Saturday, January 21, 2012

Hollywood, CIA, & Pentagon

Hollywood merupakan studio raksasa, pusat industri perfilman dunia. Sedangkan Central Intelligence Agency (CIA), merupakan dinas intelijen negara AS yang bermarkas besar secara resmi (karena ada sejumlah markas clandestine) di Langley. Lantas, adakah hubungan di antara keduanya? Menjawab pertanyaan ini bukan perkara mudah. Namun di tahun 2003, Program Discovery Channel pernah merilis satu film dokumenter menarik berjudul “CIA: Hollywood Spyfi” yang mengisahkan hubungan gelap antara Hollywood dan CIA. Dalam film dokumenter tersebut diceritakan bagaimana aneka gadget agen CIA banyak terinspirasi dari film Hollywood. Serial James Bond, misalnya.

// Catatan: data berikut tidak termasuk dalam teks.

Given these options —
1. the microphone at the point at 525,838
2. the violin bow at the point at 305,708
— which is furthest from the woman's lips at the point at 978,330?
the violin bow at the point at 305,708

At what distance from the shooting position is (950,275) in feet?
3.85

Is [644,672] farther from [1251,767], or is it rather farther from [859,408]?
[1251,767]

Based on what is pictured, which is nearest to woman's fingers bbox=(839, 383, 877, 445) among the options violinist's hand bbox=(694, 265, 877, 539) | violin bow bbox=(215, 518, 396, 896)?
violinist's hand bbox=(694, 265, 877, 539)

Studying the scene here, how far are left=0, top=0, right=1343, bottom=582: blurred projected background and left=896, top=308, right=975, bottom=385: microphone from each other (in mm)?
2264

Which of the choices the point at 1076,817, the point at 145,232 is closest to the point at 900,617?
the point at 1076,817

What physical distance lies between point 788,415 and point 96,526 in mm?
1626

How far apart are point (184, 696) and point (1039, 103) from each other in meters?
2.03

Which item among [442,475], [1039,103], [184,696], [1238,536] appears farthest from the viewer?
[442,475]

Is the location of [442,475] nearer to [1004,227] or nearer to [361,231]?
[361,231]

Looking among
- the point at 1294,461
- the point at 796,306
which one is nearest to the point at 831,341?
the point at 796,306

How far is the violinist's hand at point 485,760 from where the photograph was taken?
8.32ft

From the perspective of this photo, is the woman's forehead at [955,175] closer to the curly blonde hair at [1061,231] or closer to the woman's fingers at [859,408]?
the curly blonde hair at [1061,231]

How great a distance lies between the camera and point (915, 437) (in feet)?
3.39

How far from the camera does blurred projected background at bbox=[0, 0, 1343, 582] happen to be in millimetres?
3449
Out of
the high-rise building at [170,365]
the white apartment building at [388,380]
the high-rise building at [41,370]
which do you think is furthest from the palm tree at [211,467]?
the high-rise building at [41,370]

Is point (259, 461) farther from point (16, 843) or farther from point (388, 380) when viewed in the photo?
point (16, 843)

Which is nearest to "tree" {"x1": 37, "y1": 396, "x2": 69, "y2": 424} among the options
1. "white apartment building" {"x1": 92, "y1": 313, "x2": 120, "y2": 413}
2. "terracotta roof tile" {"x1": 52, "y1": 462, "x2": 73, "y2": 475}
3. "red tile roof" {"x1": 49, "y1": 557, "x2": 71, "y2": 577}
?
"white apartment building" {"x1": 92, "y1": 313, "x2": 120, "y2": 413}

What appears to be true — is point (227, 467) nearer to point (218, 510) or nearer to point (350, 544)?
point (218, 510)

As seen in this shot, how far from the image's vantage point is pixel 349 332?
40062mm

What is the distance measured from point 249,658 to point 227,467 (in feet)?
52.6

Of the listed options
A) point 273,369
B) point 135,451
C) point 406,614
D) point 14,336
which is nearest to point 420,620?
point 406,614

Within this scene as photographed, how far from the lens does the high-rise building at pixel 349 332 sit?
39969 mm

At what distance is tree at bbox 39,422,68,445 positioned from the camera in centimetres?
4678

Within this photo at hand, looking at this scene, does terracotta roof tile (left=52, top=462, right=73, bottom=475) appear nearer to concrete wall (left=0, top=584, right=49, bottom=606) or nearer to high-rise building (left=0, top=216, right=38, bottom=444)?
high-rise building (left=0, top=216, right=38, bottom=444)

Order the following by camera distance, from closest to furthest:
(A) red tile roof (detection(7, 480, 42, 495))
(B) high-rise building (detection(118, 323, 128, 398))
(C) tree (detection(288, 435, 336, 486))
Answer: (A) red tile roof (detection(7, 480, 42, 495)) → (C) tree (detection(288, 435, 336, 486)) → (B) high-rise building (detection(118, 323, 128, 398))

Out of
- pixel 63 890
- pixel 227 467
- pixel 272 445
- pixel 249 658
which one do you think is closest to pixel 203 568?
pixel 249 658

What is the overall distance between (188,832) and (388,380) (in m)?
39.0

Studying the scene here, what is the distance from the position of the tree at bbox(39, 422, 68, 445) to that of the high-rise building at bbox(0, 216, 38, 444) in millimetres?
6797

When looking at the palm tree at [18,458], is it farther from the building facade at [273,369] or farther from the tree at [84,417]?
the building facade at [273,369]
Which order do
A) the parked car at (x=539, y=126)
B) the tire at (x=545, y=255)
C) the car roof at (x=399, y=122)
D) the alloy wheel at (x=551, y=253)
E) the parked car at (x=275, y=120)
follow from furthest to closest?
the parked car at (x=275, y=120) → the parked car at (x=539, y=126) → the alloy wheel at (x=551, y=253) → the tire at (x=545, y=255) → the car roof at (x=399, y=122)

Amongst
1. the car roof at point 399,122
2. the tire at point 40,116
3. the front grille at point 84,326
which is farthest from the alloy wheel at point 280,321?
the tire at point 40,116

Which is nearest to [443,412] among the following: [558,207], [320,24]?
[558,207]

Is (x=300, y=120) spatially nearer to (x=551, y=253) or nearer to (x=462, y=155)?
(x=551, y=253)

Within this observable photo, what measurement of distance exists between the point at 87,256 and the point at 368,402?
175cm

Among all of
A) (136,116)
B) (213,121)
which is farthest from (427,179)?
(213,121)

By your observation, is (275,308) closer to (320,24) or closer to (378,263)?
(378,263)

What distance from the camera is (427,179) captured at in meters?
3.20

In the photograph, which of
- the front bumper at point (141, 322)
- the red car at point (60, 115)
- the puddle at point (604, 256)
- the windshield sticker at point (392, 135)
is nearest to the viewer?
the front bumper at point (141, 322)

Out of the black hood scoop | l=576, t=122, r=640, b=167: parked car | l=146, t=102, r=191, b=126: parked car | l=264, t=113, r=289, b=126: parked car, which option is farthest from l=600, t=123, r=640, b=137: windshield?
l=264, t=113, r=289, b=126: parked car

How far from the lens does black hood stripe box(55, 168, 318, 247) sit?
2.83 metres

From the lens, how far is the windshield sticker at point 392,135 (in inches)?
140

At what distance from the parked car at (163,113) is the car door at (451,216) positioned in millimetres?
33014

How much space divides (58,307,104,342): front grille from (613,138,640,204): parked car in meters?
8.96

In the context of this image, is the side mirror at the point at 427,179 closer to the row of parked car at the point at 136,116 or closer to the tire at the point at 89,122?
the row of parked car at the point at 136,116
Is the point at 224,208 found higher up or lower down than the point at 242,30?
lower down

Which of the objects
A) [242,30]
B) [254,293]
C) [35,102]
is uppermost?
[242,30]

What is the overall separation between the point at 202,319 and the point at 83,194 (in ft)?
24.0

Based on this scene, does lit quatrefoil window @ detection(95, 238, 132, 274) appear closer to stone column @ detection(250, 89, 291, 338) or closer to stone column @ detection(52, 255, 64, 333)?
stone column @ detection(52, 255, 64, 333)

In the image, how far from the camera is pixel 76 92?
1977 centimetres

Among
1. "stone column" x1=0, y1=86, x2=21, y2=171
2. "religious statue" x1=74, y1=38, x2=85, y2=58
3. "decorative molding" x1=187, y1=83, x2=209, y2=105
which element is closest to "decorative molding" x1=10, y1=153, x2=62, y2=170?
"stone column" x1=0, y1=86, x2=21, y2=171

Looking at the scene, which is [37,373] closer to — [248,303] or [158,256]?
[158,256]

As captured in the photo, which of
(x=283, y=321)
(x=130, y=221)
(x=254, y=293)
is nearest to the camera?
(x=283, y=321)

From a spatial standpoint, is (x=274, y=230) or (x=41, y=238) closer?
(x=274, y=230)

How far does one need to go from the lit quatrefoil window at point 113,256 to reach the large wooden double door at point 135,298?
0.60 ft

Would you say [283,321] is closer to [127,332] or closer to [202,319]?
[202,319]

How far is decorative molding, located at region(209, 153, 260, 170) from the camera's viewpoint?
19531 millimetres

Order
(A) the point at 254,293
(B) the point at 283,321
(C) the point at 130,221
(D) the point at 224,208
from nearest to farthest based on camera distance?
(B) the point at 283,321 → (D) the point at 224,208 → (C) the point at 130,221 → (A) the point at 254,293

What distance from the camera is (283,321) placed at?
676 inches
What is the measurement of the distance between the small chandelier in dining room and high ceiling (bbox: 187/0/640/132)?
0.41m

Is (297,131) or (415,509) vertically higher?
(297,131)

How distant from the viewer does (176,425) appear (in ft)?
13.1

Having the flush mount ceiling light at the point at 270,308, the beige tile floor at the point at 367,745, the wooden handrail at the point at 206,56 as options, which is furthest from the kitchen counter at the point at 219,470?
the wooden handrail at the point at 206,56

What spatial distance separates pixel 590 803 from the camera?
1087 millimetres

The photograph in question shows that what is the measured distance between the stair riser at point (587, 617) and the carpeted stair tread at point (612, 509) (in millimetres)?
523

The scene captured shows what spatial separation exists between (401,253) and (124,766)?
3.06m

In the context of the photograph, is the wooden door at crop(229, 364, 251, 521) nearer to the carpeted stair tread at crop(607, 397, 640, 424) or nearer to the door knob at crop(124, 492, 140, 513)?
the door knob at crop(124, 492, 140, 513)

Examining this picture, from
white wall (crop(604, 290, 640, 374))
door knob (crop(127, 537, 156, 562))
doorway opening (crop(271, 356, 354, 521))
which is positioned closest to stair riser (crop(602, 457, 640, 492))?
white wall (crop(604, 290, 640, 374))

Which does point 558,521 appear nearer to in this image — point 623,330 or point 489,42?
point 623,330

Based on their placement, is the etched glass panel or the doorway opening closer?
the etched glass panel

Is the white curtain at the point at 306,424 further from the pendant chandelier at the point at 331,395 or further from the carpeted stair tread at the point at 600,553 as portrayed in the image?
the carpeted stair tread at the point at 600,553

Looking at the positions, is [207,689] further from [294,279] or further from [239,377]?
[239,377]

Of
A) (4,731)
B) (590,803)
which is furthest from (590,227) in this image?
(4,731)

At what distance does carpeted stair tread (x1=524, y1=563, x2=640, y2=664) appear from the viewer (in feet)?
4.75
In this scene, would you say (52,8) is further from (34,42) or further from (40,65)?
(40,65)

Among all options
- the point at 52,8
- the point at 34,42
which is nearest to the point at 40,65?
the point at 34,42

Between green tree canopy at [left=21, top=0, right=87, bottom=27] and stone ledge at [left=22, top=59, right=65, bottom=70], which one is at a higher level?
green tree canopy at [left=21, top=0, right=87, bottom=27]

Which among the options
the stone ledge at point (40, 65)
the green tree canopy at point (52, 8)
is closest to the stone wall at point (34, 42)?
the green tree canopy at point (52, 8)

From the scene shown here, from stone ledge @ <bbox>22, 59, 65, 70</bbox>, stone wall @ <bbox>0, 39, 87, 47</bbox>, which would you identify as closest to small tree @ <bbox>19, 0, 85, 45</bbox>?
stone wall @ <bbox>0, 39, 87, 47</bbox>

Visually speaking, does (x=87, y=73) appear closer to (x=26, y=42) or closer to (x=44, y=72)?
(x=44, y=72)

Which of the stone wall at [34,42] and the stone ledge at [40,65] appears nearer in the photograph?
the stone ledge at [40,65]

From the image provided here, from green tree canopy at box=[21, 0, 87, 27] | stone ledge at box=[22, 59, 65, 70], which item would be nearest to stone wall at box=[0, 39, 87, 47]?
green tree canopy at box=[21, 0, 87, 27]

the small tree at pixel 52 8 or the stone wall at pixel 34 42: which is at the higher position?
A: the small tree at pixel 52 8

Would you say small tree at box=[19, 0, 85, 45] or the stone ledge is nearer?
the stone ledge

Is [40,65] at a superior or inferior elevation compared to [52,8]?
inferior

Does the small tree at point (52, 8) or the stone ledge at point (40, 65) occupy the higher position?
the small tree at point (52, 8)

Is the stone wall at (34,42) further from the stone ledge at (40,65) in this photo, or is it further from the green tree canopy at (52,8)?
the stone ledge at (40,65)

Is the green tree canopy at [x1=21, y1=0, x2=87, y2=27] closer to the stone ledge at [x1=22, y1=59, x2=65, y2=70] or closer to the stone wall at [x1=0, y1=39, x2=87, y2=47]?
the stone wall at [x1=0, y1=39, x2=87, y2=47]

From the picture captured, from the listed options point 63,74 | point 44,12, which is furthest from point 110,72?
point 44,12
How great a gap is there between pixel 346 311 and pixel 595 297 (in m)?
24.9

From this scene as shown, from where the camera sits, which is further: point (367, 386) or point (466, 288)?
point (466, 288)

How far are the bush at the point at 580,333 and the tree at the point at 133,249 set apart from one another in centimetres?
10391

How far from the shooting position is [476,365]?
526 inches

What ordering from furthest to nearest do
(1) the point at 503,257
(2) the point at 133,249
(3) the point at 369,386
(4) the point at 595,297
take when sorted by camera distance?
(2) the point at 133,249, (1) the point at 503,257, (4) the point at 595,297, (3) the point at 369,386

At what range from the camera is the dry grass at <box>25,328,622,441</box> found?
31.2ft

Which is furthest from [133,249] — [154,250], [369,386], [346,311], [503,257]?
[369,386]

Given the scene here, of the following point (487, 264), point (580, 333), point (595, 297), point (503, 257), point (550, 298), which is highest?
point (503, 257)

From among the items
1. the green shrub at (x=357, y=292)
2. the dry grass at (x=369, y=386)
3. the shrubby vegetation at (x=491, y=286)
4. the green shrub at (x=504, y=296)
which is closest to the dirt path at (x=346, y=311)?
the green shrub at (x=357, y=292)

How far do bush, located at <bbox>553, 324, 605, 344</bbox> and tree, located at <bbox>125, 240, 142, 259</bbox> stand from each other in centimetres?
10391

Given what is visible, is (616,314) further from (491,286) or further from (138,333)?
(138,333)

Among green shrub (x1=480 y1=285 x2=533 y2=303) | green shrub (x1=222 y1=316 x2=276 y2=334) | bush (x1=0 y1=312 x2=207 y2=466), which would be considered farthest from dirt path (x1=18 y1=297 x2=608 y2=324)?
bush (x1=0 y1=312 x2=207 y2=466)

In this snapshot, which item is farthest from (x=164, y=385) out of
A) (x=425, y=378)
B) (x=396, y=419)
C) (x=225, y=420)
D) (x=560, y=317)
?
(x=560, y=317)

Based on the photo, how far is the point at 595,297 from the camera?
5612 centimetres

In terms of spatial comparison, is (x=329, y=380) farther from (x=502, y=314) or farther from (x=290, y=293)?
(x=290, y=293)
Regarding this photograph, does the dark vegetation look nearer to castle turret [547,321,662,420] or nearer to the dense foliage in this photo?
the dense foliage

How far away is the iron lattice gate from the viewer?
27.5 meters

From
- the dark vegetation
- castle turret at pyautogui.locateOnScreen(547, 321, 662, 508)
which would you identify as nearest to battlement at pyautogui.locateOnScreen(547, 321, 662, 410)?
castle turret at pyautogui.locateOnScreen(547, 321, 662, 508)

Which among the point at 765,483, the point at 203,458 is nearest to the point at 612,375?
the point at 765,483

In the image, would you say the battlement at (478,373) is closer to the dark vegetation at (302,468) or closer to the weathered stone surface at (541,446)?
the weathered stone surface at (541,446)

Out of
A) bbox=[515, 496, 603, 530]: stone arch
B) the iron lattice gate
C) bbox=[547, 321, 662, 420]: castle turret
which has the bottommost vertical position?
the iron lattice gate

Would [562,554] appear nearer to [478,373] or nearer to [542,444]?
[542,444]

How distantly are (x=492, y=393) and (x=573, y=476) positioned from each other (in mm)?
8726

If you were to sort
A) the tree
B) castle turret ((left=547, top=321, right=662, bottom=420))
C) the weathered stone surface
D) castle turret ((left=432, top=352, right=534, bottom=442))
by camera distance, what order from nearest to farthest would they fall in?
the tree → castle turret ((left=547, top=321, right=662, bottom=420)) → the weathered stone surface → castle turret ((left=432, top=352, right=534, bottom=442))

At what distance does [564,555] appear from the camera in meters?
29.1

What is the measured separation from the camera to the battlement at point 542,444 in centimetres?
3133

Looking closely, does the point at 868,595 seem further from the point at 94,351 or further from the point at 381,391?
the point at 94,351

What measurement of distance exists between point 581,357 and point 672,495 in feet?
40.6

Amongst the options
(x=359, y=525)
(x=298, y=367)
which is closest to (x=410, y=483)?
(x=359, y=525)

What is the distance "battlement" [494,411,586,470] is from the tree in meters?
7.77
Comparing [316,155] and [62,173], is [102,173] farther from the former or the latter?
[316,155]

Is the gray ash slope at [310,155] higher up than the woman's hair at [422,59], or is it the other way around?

Hubungan Gelap CIA-Hollywood
Ada artikel menarik yang diturunkan Prespektif (www.irib.ir, Juli 2007) berjudul “Kolaborasi Hollywood dan CIA”. Artikel tersebut diawali dengan sebuah pertemuan yang tidak disebut tanggal kejadiannya, antara para pejabat CIA dengan sejumlah perusahaan film Hollywood, yang dalam pertemuan tersebut dikatakan menunjuk anggota CIA bernama Paul Barry, berperan sebagai mediator antara CIA dengan Hollywood.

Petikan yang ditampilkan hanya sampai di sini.